Wesley Smith |
The focus on suicide prevention continues to erode. In Ozy — which bills itself as being about “fresh stories and bold ideas”— self-described “reporter” Molly Fosco applauds that suicidal depression is increasingly being looked upon as a “terminal illness,” and hence, opines that we should view the suicides of the deeply depressed as a normal part of dealing with the disease process. From,“Suicidal Tendencies Should be Treated Like a Terminal Disease”:
If a family member has a terminal illness and decides to stop treatment to end their suffering, we’re far more likely to understand. Sure, it might be upsetting that they don’t want to keep “fighting,” but ultimately, we agree that ending their suffering is more important.
We should think of suicide the same way.This is the concept of “rational suicide”— a minority view in the mental health professions–that claims a psychiatrist/psychologist/social worker should “permit” or validate suicides they believe are “rational,” and only unequivocally oppose those they deem “irrational.” Talk about an abandonment of the anguished person by the one person who might be able to make the difference between life and death!
Alas, some in the suicide prevention community apparently want us to look upon suicide in a non-judgmental way:
Cerel thinks the culture around suicide in the U.S. is starting to shift. For example, the American Psychological Association no longer uses the word “commit” when referring to suicide. Instead, “died by suicide” is now used. “‘Committed’ really connotes that someone committed a crime or committed a sin,” Cerel says. “It’s very pejorative.”
Of course, Fosco is all on board with the word engineering that will open the door to more suicides:
And that’s the thing. We shouldn’t look at those who die by suicide as bad, selfish or sinful. Of course, it’s devastating to lose someone you love, and it’s normal to be angry. But we need to try harder to put ourselves in their shoes. If every day is unbearable and death is the only way to relieve the pain, perhaps we shouldn’t think of suicide as a choice.
“I think more people are realizing that those who are suicidal aren’t making a choice to end their lives,” [Dr.
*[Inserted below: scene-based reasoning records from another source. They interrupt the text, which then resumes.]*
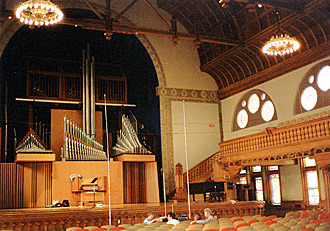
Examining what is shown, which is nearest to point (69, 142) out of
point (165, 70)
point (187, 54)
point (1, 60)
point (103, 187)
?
point (103, 187)

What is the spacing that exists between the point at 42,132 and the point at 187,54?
28.3 feet

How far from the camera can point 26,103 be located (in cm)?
1770

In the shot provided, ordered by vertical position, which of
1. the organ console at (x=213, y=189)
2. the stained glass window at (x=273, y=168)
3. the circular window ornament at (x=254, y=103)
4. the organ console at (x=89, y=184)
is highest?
the circular window ornament at (x=254, y=103)

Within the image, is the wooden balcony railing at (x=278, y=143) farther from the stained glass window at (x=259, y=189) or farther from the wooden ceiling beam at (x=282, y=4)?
the wooden ceiling beam at (x=282, y=4)

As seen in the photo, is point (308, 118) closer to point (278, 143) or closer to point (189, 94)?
point (278, 143)

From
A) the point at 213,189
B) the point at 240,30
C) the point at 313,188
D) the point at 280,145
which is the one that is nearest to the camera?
the point at 280,145

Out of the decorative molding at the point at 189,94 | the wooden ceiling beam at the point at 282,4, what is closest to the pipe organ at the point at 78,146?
the decorative molding at the point at 189,94

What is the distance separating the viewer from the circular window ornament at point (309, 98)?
16.8m

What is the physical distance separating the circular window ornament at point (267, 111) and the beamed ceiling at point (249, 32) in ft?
3.80

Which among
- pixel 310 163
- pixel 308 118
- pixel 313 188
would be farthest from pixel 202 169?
pixel 308 118

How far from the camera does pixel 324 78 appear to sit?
16.4 m

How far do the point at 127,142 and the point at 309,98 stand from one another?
7922 mm

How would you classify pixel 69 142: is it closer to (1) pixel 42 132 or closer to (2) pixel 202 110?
(1) pixel 42 132

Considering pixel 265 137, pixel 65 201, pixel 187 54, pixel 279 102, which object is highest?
pixel 187 54
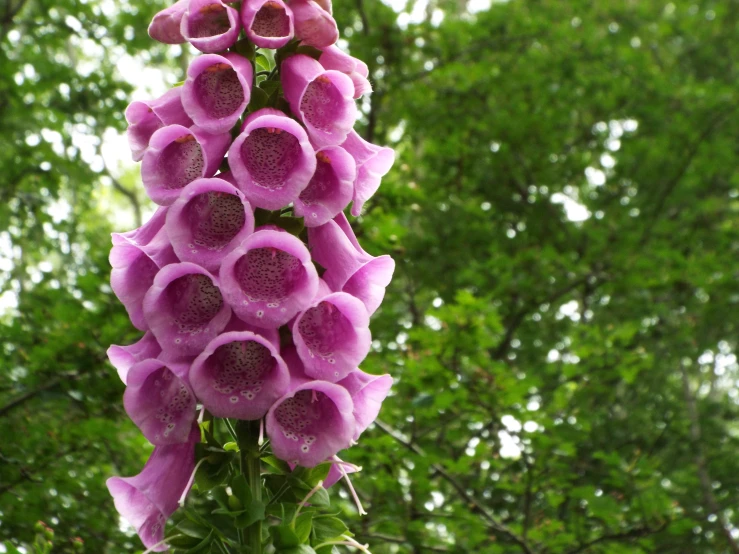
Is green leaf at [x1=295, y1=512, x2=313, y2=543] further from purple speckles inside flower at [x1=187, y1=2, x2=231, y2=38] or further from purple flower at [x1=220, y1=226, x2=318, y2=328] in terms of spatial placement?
purple speckles inside flower at [x1=187, y1=2, x2=231, y2=38]

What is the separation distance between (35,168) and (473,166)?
4296mm

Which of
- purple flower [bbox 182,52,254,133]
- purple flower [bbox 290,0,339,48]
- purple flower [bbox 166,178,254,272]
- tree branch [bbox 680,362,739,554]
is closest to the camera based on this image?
purple flower [bbox 166,178,254,272]

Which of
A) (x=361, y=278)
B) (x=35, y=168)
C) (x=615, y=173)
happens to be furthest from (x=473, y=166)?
(x=361, y=278)

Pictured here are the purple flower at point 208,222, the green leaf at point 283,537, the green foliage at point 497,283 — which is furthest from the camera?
the green foliage at point 497,283

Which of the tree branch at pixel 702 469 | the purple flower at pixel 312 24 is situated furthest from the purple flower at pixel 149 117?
the tree branch at pixel 702 469

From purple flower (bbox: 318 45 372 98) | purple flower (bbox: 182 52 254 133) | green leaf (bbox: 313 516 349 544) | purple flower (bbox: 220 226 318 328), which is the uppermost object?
purple flower (bbox: 318 45 372 98)

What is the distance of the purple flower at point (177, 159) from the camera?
169cm

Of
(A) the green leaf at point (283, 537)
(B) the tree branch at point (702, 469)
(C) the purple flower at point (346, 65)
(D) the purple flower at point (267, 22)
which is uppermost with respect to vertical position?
(B) the tree branch at point (702, 469)

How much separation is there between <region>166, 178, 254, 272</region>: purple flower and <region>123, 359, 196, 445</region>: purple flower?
0.75ft

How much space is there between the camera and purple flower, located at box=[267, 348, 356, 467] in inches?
60.6

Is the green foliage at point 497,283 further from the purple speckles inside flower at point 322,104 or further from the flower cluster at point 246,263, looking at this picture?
the purple speckles inside flower at point 322,104

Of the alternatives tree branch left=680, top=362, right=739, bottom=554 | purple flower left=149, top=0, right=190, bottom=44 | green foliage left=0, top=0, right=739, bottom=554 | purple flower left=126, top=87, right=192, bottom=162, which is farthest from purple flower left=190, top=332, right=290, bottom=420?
tree branch left=680, top=362, right=739, bottom=554

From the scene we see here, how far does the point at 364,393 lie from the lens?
1.74 m

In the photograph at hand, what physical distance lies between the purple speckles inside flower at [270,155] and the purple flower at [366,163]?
232 millimetres
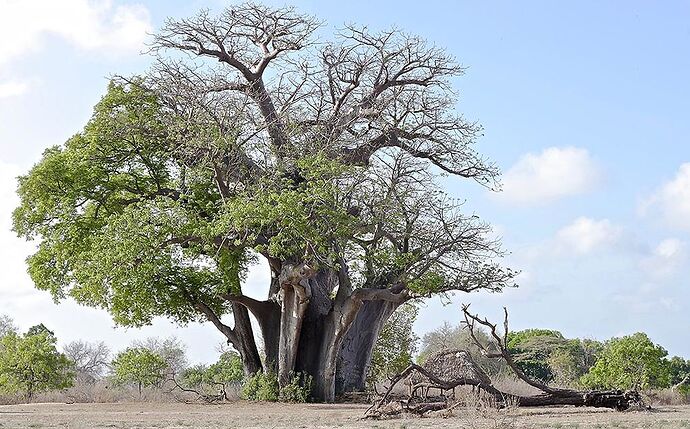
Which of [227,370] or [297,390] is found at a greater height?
[227,370]

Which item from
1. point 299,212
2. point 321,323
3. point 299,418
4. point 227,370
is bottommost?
point 299,418

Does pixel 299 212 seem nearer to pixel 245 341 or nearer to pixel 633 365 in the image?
pixel 245 341

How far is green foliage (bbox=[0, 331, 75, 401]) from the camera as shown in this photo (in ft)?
86.0

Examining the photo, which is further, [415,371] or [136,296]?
[136,296]

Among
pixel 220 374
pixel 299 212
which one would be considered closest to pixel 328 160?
pixel 299 212

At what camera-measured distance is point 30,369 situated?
86.7 ft

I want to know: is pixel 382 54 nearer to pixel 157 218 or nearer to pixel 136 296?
pixel 157 218

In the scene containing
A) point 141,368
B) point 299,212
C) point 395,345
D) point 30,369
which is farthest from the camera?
point 395,345

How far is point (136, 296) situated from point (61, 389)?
5405 millimetres

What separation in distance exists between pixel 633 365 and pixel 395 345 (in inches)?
322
Julie] Cerel [president of the American Association of Suicidology] says. “They’re trying to get out of completely intolerable circumstances.”“Bad, selfish, sinful,” what have you, isn’t the point behind disfavoring all suicides. Saving lives is the point!
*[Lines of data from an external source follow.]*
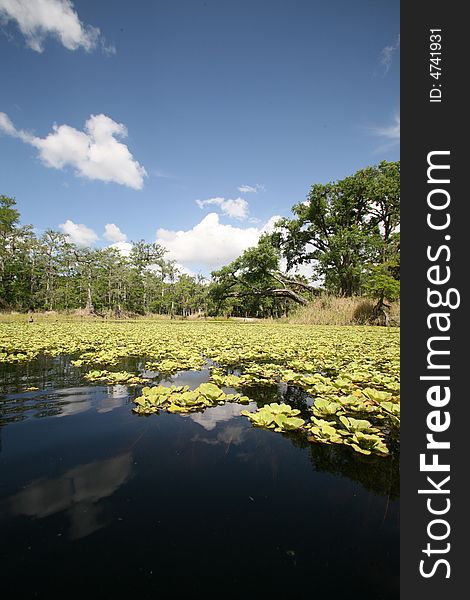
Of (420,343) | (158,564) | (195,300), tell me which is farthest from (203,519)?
(195,300)

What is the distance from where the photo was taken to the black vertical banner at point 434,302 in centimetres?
106

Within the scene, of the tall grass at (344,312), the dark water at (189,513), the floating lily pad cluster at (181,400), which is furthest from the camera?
the tall grass at (344,312)

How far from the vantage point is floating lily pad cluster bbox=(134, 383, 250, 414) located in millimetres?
2285

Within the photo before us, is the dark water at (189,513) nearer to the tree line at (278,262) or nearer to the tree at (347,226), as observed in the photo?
the tree line at (278,262)

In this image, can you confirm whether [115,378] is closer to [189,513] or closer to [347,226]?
[189,513]

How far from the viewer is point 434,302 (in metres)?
1.52

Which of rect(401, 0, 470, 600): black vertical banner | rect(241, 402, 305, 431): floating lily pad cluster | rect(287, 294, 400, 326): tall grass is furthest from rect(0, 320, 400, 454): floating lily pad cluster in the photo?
rect(287, 294, 400, 326): tall grass

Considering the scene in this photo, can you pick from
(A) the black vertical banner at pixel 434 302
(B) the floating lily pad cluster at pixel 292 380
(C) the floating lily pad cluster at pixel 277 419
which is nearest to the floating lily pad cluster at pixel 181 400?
(B) the floating lily pad cluster at pixel 292 380

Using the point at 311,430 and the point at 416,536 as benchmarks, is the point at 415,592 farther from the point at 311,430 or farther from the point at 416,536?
the point at 311,430

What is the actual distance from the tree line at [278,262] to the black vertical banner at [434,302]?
1022 centimetres

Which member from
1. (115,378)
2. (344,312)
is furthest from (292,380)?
(344,312)

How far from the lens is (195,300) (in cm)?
4175

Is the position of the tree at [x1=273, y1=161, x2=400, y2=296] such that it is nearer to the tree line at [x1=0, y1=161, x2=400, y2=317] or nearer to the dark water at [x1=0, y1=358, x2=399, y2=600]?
the tree line at [x1=0, y1=161, x2=400, y2=317]

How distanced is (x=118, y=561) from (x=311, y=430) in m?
1.26
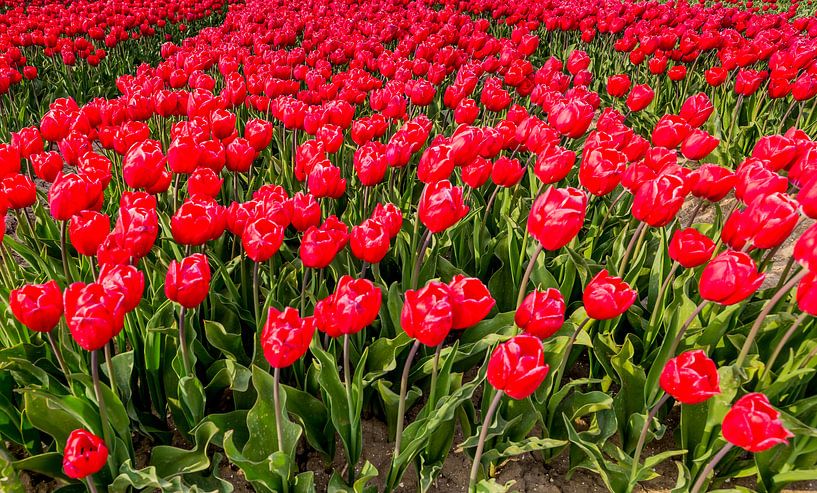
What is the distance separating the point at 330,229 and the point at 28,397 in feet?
3.25

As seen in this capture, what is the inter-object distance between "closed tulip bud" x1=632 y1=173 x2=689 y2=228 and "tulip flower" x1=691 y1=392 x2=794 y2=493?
0.80 metres

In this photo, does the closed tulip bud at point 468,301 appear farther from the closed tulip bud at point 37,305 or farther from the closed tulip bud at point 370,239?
the closed tulip bud at point 37,305

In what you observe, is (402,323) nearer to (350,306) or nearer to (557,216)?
(350,306)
Moreover, Cerel makes the exact argument that Compassion and Choices (formerly, the Hemlock Society) makes about why doctor-assisted suicide of the terminally ill should not be considered suicide, and instead be known by the gooey euphemism,“aid in dying.” The purpose is to normalize self-killing. If this deflection succeeds — and expands, as this article promotes — pretty soon we will do away with the accurate term “suicide” altogether so that no one feels negatively about a self-killing. It’s all just “choice,” don’t you know.
Not surprisingly, the American Association of Suicidology has opined that the terminally ill asking for assisted suicide should not receive suicide prevention. Cerel’s statement just furthers the organization’s betrayal of suicidal people.
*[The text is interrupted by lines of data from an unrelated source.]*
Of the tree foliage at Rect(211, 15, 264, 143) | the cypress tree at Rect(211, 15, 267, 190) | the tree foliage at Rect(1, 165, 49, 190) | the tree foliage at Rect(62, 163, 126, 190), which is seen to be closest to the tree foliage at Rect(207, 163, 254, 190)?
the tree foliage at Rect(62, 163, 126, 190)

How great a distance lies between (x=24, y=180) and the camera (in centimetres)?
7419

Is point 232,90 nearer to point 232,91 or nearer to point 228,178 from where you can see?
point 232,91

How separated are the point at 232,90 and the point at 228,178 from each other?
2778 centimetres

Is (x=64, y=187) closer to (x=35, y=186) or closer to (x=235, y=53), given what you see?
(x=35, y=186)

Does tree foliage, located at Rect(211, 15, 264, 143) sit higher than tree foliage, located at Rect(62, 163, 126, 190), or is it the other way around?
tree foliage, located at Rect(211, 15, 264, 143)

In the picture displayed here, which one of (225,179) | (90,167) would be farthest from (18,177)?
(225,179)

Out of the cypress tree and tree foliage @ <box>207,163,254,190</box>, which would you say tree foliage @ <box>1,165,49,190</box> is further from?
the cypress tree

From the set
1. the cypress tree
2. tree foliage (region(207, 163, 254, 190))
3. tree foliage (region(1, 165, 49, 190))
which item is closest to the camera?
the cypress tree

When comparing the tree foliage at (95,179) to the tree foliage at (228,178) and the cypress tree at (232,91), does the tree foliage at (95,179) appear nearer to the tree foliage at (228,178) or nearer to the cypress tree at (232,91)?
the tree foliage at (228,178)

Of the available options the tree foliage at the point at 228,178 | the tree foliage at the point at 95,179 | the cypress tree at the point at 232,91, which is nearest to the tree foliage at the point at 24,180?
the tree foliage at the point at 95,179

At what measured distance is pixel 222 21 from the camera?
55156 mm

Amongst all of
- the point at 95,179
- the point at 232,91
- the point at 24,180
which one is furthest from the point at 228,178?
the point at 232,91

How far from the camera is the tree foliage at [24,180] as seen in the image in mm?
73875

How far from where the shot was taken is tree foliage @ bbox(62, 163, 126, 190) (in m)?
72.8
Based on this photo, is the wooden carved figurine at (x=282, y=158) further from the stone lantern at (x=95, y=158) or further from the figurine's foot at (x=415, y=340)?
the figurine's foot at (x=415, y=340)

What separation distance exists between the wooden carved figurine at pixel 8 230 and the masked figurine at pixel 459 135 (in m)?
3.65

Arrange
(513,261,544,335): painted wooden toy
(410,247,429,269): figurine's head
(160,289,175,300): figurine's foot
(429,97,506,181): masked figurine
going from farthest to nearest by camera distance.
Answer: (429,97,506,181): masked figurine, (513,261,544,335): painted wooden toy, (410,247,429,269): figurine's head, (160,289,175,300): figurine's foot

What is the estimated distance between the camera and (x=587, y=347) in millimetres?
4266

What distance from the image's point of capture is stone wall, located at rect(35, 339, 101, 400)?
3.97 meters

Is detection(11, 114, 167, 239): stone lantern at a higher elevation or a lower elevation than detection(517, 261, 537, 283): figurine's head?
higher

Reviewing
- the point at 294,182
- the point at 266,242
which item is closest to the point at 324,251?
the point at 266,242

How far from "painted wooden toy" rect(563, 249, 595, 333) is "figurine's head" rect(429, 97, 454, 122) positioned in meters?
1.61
Fosco gives lip service to suicide prevention. But that’s all it is. Approving some suicides — as she clearly does — is akin to telling a smoker to use filtered cigarettes instead of quitting, making self-harm more, rather than less, likely.
Fosco and Cerel are practitioners of the dark advocacy approach that I call “terminal nonjudgmentalism.” By promoting a neutral stance on self-destruction, the are pushing society in a pro-suicide — or at the very best, only anti-some suicides — direction.
Culture of death, Wesley? What culture of death?
1 comment:
Young woman in our parish, in her late 20s or 30's suffered fork lift accident to her foot and leg. She has been left in pain for several years, given crutches to help her walk. Crutches caused nerve damage to underarms. More pain.
This young woman has been approached twice (once in church parking lot), asked if she wanted suicide and offering to help her obtain means of suicide. She is shocked and hurt at being offered death instead of better treatment (surgery or motorized chair to help her get around).
Cheaper to offer suicide than effective treatment or equipment to make it easier for her to get around without further injury.
What have we come to?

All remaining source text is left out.